The Press of Atlantic City (New Jersey): "Two Republican lawmakers moved Monday to reject the federal plan for government-subsidized health insurance premiums and to block insurance companies from refusing care for pre-existing conditions. State Sen. Michael Doherty, R-Warren, Hunterdon, and Assemblywoman Alison Littell McHose, R-Sussex, Morris, Hunterdon, said Monday that they are aiming for the state to not recognize President Barack Obama's plan. McHose and Doherty support amending the state's constitution to prevent allowing federal health care mandates to apply in New Jersey" (Fletcher, 6/20).

Detroit Free Press: "The impact of the state's sour economy is clear in a new report: More than 3.8 million Michiganders -- nearly 4 of 10 people who live here -- were uninsured or covered by a public program. Michigan also sank from best in the nation to sixth-best among states with the most uninsured children between 2005 and 2008, according to the annual Cover Michigan report to be released Monday by the Ann Arbor-based Center for Healthcare Research & Transformation. A partnership of the University of Michigan and Blue Cross Blue Shield of Michigan, the center compiles some of the most comprehensive data in the state on health insurance coverage. Michigan still has some of the nation's most affordable rates, ranking ninth-lowest in yearly premiums, the report found" (Anstett, 6/20).

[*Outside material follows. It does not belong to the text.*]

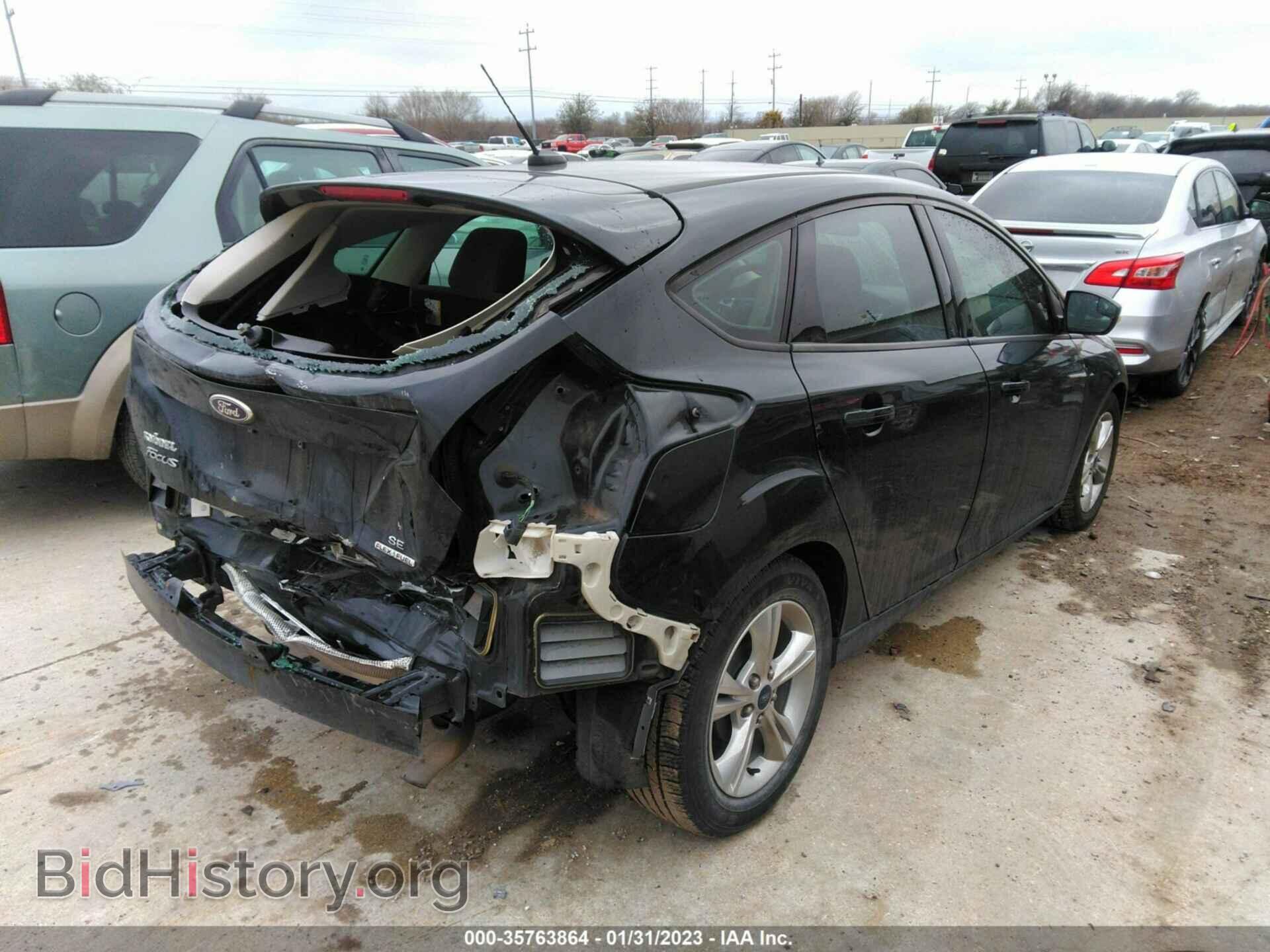 2014 FORD FOCUS - VIN: 1FADP3K28EL168283 - Фото 4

The Salt Lake Tribune: "[A] new tool is about to provide doctors and consumers with a rich source for information about Utahns' health, the costs of care and the best treatments. Utah's All-Payer Database, a storehouse of all medical and pharmacy insurance claims filed statewide, debuts on Wednesday with a report on the top 10 diseases driving health care spending in Utah and the most widely prescribed drugs" (Stewart, 6/21).